SidneyDR
Sidney - not your fault if the little buggers laid eggs and then didn't bother to sit them. However in future it might be best to remove anything nest-like - this probably won't stop all egg laying but it ought to cut it way way down.
If your hen gets into a cycle where nothing you do seems to put an end to the egg laying, you can remove the eggs as they are laid to be replaced by a fake egg. Then they will sit the fake eggs for a few weeks until they eventually abandon the nest.
Just be sure you already have the fake eggs on hand before you put the nest in! GlamGouldians has some and they're pretty cheap but you do have to spend $30 minimum on an order there.
Canary fake eggs won't do, they are too large. I saw a place - Finch Connection I think it was - where they offered the same fake eggs for both finches and canaries. That isn't going to work for one or the other, LOL! Or maybe both if they're some odd in-between size.
lovezebs
As for the mysteriously disappearing nesting materials - I am still not sure what happened there, except that maybe there was less nesting material in the nest than I thought. There was some in the cage and some of it slipped under the liner on the cage bottom, but it didn't SEEM like enough to cover what was already in the cage because I'd put it there for them to make up the nest, and what I had poked into the nest myself.
At this point I'm almost positive my guys are sitting on duds. I'm pretty sure its been at least 3 weeks since I put the D-cup back in the cage for them to use as a nest, intending to get some fake eggs (which didn't happen, see why I say to make sure you have them on hand? LOL!) Maybe even 4. Its hard for me to tell how long its been since I've been in one of my drifty spells where time has no meaning for me. Which is how they ended up sitting their eggs while time passed me by and I DIDN'T get the fake eggs. But I'm pretty sure its been long enough by now that they should have already hatched.
I'm hoping this batch are dud eggs, they'd almost have to be I'm pretty sure. Which, of course, doubtless means I'll be hearing little peeping noises any day now, just to upset the apple cart. But I can tell my guys are not as happy as they could be. They're anxious when they're in the nest and they're not much less anxious when they're out of the nest. One is sitting at all times and this has been going on for weeks now. Neither one is touching the egg food any more though otherwise their appetites seem normal, but they are so quiet now. Bambi gave me a few half-hearted warbles yesterday but Pyewacket doesn't peep at all any more. Of course some of that behavior is doubtless a survival tactic to not draw attention to the nest, but still.
The whole breeding process is both physically and emotionally stressful for your birds. First there's the actual egg laying, which is hard on your hen to start with.

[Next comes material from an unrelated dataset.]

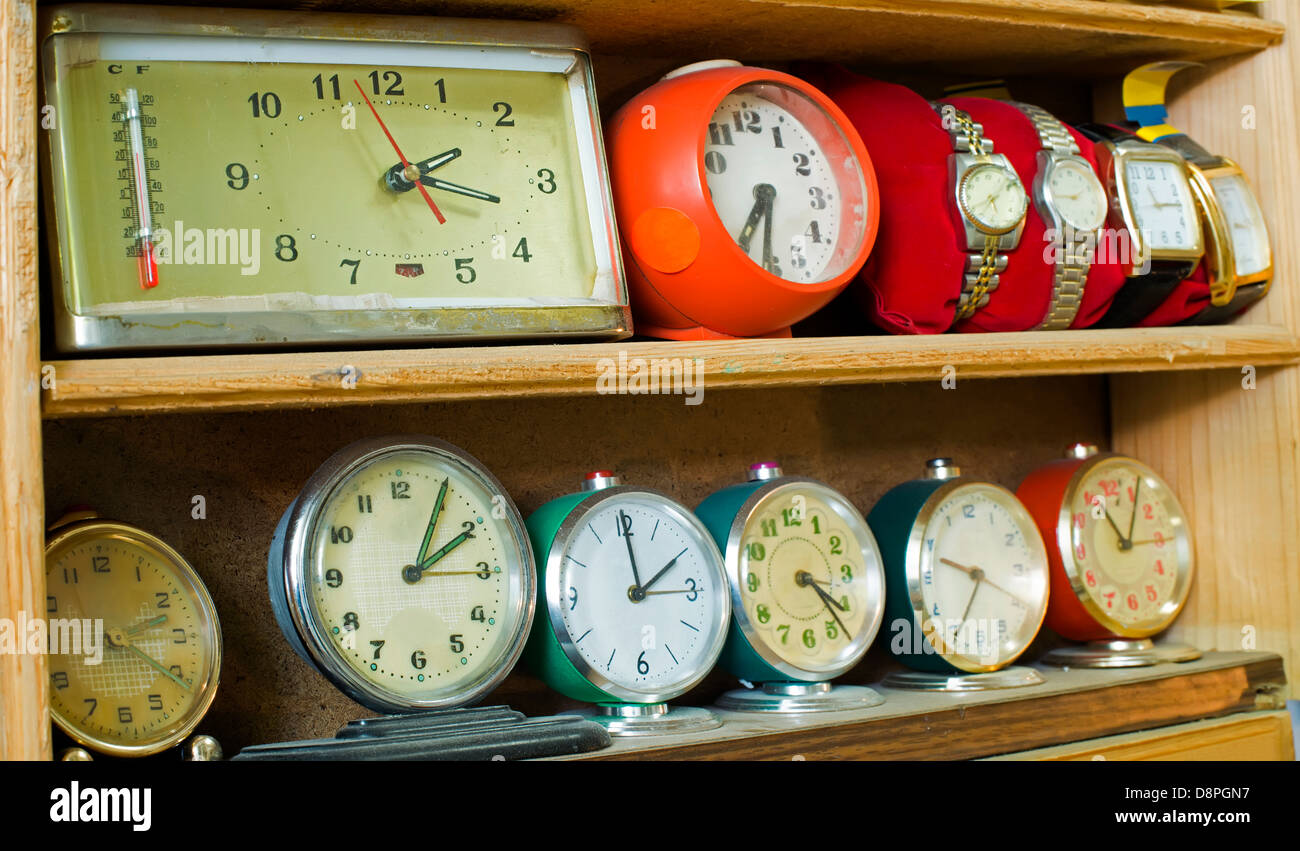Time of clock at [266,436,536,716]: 2:04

Then there's all that sitting of the nest by everybody in the cage. And then there's the stress of feeding and raising any surviving chicks.

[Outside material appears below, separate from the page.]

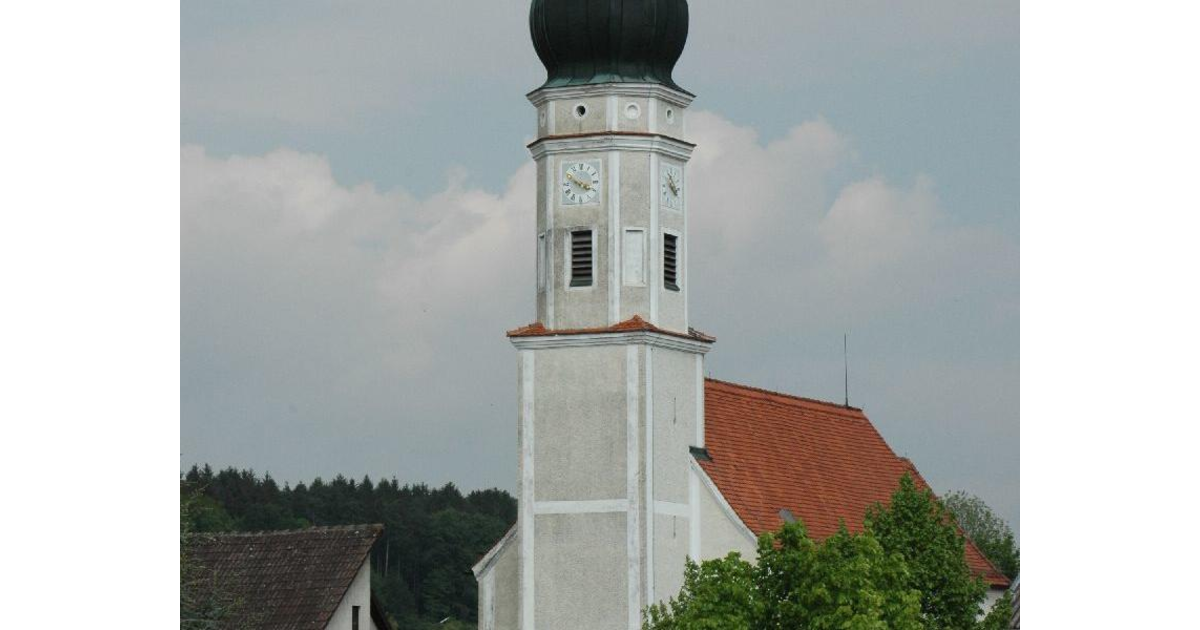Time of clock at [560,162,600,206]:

And THEN you have to cage the offspring separately from their parents and (preferably) also from each other, or sell or give them away, or at the very least separate all the males from the females, to prevent indiscriminate inbreeding, which will result in more unwanted eggs, nestlings, deaths in the egg and rejected chicks and chicks that don't survive because of the inbreeding. Or (which can be even worse) they survive for at least a time in a crippled state.

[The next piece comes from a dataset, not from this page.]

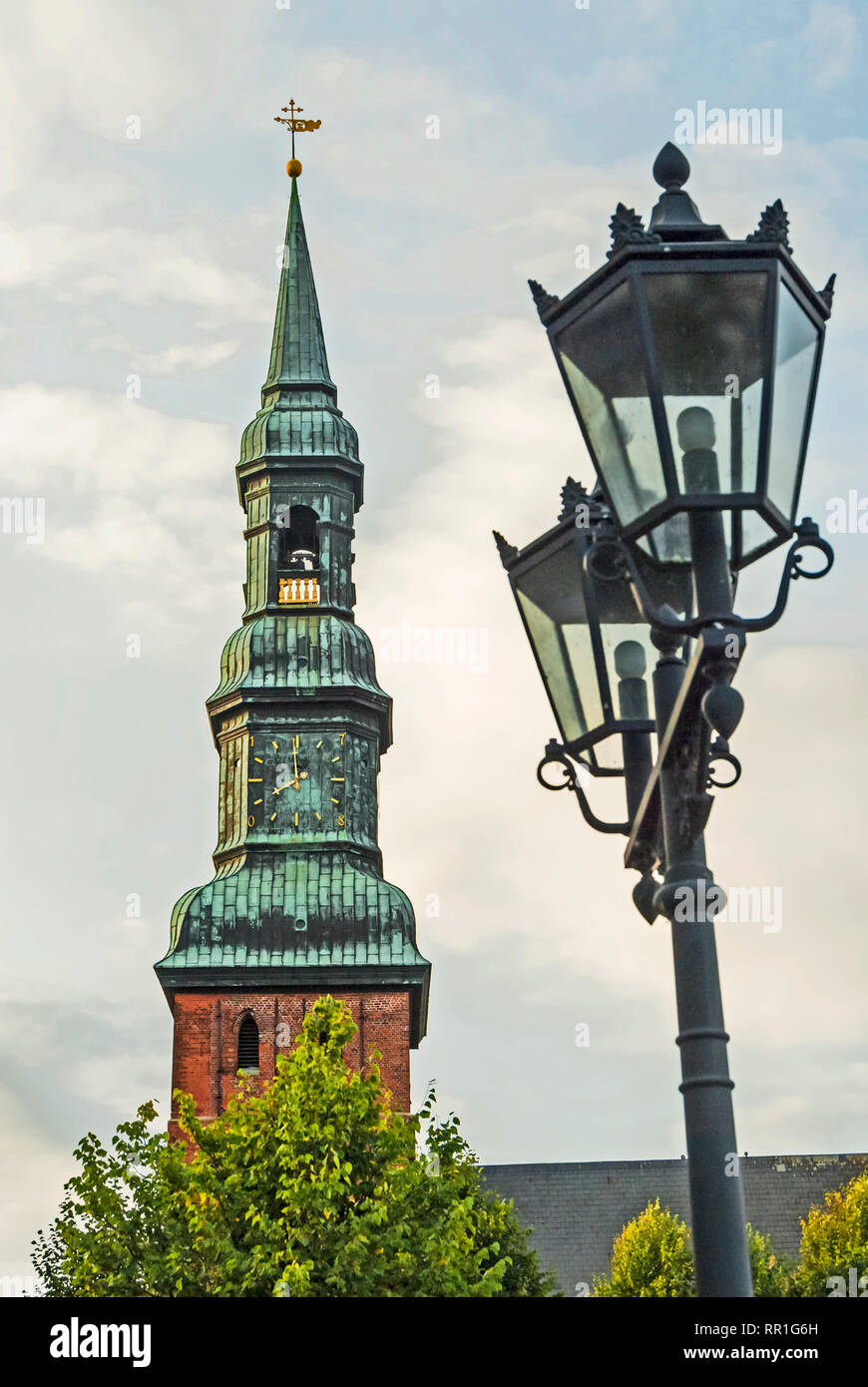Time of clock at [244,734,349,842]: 7:59
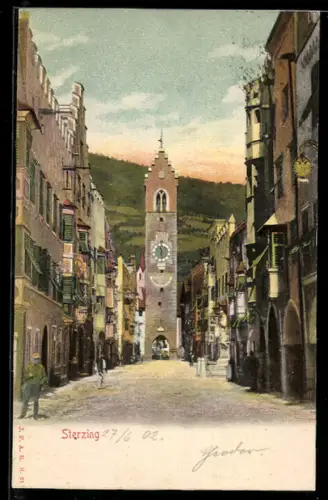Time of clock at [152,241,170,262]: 6:29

Breeding is fine if you INTEND to breed for a purpose and already have a method of rehoming the offspring and keeping related pairs from producing offspring. But not so great when things barrel along by accident. This is the SECOND time I've had a nesting situation that I really didn't want. I hope to high heaven it is the last. But at least Pye has stopped laying more eggs for the time being. Which is evidence to me that there is wisdom in keeping fake eggs on hand.
If only I were as wise beforehand as I am in hindsight, LOL!